Biomimetic scaffold-mediated in situ bone remodeling and rapid bone regeneration: Whitlockite nanoparticles and biopolymers

Abstract

Various strategies have been explored to overcome critically sized bone defects via bone tissue engineering approaches that incorporate biomimetic scaffolds. Biomimetic scaffolds may provide a novel platform for phenotypically stable tissue formation and stem cell differentiation. In recent years, osteoinductive and inorganic biomimetic scaffold materials have been optimized to offer an osteo-friendly microenvironment for the osteogenic commitment of stem cells. Furthermore, scaffold structures with a microarchitecture design similar to native bone tissue are necessary for successful bone tissue regeneration. For this reason, various methods for fabricating threedimensional porous structures have been developed. Innovative techniques, such as 3D printing methods, are currently being utilized for optimal host stem cell infiltration, vascularization, nutrient transfer, and stem cell differentiation. In the first part of this dissertation, we will review biomimetic materials and fabrication approaches that are currently being utilized for biomimetic scaffold design. For successful bone tissue regeneration, a variety of materials has been investigated to fabricate the optimal scaffolds. A lot of biocompatible and biodegradable polymers have been explored to make bone scaffold frame, and osteoinductive materials such as metal ions, growth factors have been incorporated to bone scaffolds. Furthermore, various techniques have been developed to construct the three dimensional porous bone scaffolds like natural bone tissue. Those traditional strategies have been innovated for years, and various cell sources optimized for osteogenesis have been applied to bone tissue engineering. In this way, we expected to overcome current challenges and critical-sized bone defects from accidents and diseases.

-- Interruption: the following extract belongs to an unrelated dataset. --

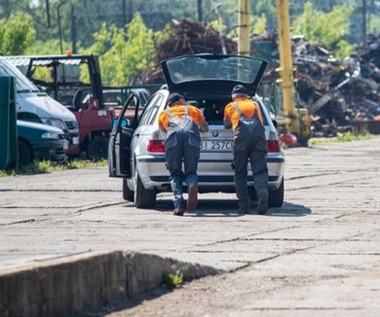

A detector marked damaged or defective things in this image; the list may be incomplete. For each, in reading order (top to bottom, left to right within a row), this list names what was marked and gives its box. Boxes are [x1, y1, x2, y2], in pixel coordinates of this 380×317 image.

cracked pavement [0, 135, 380, 314]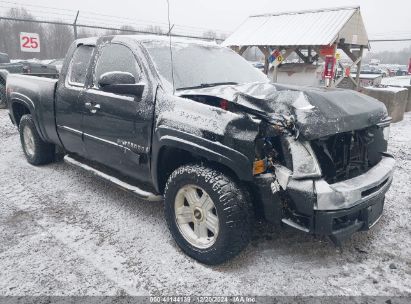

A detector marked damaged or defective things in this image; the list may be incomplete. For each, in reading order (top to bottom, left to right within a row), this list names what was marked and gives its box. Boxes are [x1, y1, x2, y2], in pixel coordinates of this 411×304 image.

crumpled hood [179, 82, 390, 141]
wrecked front bumper [258, 154, 396, 242]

In the second part of the thesis, we demonstrate that synthetic whitlockite (WH: Ca18Mg2(HPO4)2(PO4)12) nanoparticles can recapitulate early-stage of bone regeneration through stimulating osteogenic differentiation, prohibiting osteoclastic activity, and transforming into mechanically enhanced hydroxyapatite (HAP)-neo bone tissues by continuous supply of PO4 3- and Mg2+ under physiological conditions. In addition, based on their structural analysis, the dynamic phase transformation from WH into HAP contributed as a key factor for rapid bone regeneration with denser hierarchical neo-bone structure. Our findings suggest a groundbreaking concept of 'living bone minerals' that actively communicate with the surrounding system to induce self-healing, while previous notions about bone minerals have been limited to passive products of cellular mineralization.

In the third part of the thesis, we fabricated methacrylated PEGDA/CS-based hydrogels with varying CS concentration and investigated them as biomineralizing three-dimensional scaffolds for charged ion binding and depositions. Due to its negative charge from the sulfate group, CS exhibited an osteogenically favorable microenvironment by binding charged ions such as calcium and phosphate. Particularly, ion binding and distribution within negatively charged hydrogel was dependent on CS concentration. Furthermore, CS dependent biomineralizing microenvironment induced osteogenic differentiation of human tonsil-derived mesenchymal stem cells in vitro. This PEGDA/CS-based biomineralizing hydrogel platform can be utilized for in situ bone formation in addition to being an investigational tool for in vivo bone mineralization and resorption mechanisms.

In the last part of the thesis, our aim is to explore the potential use of human vascular endothelial growth factors (hVEGF) and Whitlockite (WH) for bone tissue engineering. Various strategies have been explored to stimulate a new bone formation. Among these strategies, includes using angiogenic stimulants in combination with inorganic biomaterials. Neovascularization during the neo-bone formation provides nutrients along with bone forming minerals. Therefore, it is crucial to design a bone stimulating microenvironment composed of both pro-angiogenic and osteogenic factors. In this respect, hVEGF have been shown to promote blood vessel formation and bone formation. In this study, we demonstrated that hVEGF and WH synergistically stimulated osteogenic commitment of mesenchymal stem cells both in vitro and in vivo.

Biomimetic scaffold-mediated in situ bone remodeling and rapid bone regeneration in this thesis will be useful to understand the mechanism and the role of biomineral and biopolymer in the bone regeneration system. We believe that this study will directly contribute to make more bone-like scaffold or implants and provide inspiration and foundation knowledge to the other various research fields.